During election season,
presidential candidates invariably defend their policies in terms of
dollars or jobs: Barack Obama’s health care plan will save a family so
much on insurance; his green energy investments will create so many
jobs. Mitt Romney’s voucher plan will reduce Medicare’s costs. Yet some
of the greatest welfare impacts of these policies can’t be priced.
Obamacare eliminates much of the anxiety that hangs over every uninsured
worker who worries about a financially crippling disease or injury.
That surely must raise welfare. The energy efficiency standards imposed
on makers of automobiles, appliances, toilets and light bulbs may save
consumers’ money, but deprive them of choice: if you want a faster but
less efficient dishwasher, you can’t buy one anymore. That is a loss of
welfare that is not incorporated in regulators’ cost-benefit analysis.
Nick Rowe once beautifully illustrated the flaw in the theory that
public works projects, no matter how useless (such as digging holes and
filling them in) were an effective form of stimulus in a liqudity trap.

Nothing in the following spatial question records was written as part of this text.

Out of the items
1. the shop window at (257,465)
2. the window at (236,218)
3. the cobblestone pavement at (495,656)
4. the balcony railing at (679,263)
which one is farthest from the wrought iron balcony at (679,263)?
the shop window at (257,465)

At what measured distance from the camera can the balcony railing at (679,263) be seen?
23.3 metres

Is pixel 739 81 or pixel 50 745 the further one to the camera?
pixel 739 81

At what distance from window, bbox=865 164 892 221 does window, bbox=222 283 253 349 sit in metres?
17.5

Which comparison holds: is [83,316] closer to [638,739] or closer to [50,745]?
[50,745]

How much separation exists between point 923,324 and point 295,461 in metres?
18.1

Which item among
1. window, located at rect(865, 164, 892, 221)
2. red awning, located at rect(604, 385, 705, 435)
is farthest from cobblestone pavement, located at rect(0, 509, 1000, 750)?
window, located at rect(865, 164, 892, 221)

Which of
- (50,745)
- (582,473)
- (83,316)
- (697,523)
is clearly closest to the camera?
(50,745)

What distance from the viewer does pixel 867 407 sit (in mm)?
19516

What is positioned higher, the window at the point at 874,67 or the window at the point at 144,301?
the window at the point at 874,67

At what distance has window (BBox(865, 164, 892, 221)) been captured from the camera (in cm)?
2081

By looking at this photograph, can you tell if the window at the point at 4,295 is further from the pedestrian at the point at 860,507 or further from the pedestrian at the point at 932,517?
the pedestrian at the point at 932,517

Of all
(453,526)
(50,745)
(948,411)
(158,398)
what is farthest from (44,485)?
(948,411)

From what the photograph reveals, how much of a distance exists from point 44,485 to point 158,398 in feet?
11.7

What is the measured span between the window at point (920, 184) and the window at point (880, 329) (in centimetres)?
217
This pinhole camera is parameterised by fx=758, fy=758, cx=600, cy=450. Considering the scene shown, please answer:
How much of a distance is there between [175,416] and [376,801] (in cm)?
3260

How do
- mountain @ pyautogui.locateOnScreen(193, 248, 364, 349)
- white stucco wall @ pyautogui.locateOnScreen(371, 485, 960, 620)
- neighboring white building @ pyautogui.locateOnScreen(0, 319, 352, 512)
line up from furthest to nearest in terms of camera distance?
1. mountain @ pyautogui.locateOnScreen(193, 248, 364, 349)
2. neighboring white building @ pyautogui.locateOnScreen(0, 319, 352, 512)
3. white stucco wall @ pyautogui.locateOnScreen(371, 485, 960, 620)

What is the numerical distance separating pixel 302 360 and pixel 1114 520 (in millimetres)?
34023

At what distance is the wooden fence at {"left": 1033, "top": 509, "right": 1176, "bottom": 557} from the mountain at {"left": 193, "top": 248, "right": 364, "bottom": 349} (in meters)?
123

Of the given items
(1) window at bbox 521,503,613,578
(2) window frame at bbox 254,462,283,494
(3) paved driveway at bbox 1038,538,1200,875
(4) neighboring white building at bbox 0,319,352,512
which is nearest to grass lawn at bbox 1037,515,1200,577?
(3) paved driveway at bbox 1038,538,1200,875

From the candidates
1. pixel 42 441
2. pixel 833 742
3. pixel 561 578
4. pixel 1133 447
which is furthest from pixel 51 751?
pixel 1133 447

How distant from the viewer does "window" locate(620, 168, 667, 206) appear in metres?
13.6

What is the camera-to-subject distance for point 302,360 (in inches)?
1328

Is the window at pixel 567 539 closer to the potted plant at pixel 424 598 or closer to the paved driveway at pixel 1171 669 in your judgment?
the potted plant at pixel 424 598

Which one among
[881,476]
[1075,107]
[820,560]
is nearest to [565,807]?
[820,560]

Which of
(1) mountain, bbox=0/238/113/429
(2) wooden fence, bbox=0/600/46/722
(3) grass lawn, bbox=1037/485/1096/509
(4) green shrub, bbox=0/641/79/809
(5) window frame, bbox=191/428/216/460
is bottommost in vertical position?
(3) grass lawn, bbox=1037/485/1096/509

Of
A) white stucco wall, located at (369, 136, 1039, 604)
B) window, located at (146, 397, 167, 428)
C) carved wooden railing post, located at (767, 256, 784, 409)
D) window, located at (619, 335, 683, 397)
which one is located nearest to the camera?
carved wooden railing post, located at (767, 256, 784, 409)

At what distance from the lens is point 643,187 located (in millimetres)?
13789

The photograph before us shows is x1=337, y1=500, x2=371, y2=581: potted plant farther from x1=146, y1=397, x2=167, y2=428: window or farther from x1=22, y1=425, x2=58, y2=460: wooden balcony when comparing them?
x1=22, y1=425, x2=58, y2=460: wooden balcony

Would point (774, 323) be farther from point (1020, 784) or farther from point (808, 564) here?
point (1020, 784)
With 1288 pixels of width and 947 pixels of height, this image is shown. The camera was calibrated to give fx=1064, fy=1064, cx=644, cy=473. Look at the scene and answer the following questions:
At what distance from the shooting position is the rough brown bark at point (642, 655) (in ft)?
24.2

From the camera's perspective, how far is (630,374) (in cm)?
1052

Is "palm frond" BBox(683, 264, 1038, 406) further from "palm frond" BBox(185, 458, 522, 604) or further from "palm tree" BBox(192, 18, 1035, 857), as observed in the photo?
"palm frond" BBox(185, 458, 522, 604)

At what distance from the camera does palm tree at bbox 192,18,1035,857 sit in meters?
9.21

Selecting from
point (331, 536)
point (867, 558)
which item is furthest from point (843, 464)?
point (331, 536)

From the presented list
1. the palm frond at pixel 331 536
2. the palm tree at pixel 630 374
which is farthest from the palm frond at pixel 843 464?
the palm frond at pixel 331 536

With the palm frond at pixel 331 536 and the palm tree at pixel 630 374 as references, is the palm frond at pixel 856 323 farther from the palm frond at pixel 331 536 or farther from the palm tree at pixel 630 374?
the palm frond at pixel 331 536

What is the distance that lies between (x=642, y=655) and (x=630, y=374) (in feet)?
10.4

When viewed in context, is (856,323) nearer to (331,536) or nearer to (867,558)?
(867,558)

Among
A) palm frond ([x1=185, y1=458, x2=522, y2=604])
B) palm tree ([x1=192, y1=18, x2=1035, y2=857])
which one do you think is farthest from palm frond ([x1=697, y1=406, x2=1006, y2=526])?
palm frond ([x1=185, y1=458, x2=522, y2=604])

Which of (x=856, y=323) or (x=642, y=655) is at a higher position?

Truly useless projects may raise GDP, he noted, but they did not raise
welfare, so the government may as well just hand the cash over to the
workers.
Contrary to the claims of Mr Romney and Paul Ryan,
vouchers won’t solve Medicare’s long-term cost problem. Experience
suggests the introduction of competition has only a transitory impact on
health cost growth. Yet vouchers offer Medicare beneficiaries something
they don’t have now: choice. By letting them allocate their Medicare
dollars to an insurance plan that better suits their idiosyncratic
preferences, they can achieve a higher welfare than if the same money
were spent on the same plan everyone gets. (Note that proviso: the same
money. If the voucher is worth less than the money they would have
otherwise spent, the impact on welfare is ambiguous.) The value of that
choice is not easily quantified, but it is real. It may not be obvious
to presidential candidates, but that's why we have economists.